• _PROMPT 1_:
According to the passage on ultrasound-mediated BBB opening, by how much did adding microbubbles cut the ultrasound energy needed to open the BBB?
• _PROMPT 2_:
Name every risk that the passage on ultrasound-mediated BBB opening says is reduced.
BEGIN DOCUMENT SECTION
It is important to note the considerable differences between the high pressure generation and collapse of bubbles observed during the initial attempts at ultrasound-mediated BBB opening (Vykhodtseva et al. 1995), and then the stable oscillation of preformed bubbles that was introduced in 2001 (Hynynen et al. 2001). The addition of microbubbles has reduced the amount of ultrasound energy required to open the BBB by 100-fold. Since less energy is required, the risk of skull heating by the ultrasound is reduced, thereby making clinical treatments feasible. Also, at lower ultrasound pressures, the risk of brain tissue hemorrhage and damage is significantly reduced. Instead, the gently oscillating microbubbles interact with the endothelial cells and stimulate the opening of the tight junctions and increase transcellular molecular transport, leading to safe and effective drug delivery to the brain (Hynynen et al. 2001, 2006).
END DOCUMENT SECTION
BEGIN STORED DATA
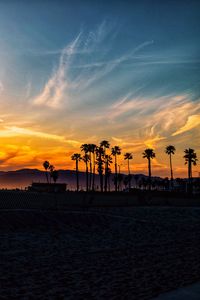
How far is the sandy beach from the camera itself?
8.62m

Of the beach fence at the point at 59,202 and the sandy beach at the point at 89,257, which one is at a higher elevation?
the beach fence at the point at 59,202

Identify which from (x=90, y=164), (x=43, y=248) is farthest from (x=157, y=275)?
(x=90, y=164)

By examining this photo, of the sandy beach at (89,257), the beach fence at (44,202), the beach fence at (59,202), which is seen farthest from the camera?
the beach fence at (59,202)

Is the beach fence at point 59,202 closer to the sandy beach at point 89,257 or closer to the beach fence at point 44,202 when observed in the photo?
the beach fence at point 44,202

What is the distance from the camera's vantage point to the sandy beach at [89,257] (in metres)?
8.62

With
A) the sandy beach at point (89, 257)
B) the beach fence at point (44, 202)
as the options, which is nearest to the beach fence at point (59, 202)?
the beach fence at point (44, 202)

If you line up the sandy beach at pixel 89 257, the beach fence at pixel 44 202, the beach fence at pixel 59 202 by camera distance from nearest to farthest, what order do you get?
the sandy beach at pixel 89 257 < the beach fence at pixel 44 202 < the beach fence at pixel 59 202

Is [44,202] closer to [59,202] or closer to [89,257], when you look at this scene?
[59,202]

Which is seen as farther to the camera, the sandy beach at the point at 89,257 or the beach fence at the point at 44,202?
the beach fence at the point at 44,202

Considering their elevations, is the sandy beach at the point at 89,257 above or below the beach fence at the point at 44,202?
below

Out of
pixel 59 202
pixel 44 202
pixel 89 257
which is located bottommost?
pixel 89 257

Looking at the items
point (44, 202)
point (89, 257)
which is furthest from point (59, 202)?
point (89, 257)

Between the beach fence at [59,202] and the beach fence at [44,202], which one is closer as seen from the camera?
the beach fence at [44,202]

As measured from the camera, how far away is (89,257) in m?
13.4
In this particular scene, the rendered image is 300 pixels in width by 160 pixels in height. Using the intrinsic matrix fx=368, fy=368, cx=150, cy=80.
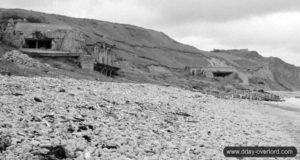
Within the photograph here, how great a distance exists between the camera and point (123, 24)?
13275 centimetres

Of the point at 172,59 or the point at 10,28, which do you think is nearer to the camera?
the point at 10,28

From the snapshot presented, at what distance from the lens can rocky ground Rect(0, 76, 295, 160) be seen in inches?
377

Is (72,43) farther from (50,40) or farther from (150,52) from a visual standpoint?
(150,52)

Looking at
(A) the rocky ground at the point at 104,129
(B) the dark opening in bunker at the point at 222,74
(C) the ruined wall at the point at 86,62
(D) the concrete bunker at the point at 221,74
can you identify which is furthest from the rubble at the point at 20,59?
(B) the dark opening in bunker at the point at 222,74

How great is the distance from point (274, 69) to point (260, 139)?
6043 inches

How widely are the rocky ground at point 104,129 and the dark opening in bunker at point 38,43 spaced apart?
28.4 metres

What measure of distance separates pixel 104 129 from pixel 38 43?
3766 cm

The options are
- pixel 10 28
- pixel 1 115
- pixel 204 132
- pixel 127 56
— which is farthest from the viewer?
pixel 127 56

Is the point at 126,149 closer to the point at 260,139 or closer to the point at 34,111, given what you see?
the point at 34,111

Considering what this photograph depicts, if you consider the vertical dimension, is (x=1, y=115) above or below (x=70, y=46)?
below

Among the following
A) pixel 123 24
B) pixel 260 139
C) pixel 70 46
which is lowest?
pixel 260 139

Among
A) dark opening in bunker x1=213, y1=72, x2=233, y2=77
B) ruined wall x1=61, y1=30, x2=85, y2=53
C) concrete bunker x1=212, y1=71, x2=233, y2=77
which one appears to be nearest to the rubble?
ruined wall x1=61, y1=30, x2=85, y2=53

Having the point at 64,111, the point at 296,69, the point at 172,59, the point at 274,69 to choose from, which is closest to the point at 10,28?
the point at 64,111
END STORED DATA
• _WRITTEN REPLY 1_:
By 100-fold.

• _WRITTEN REPLY 2_:
- Skull heating by the ultrasound
- Brain tissue hemorrhage
- Brain tissue damage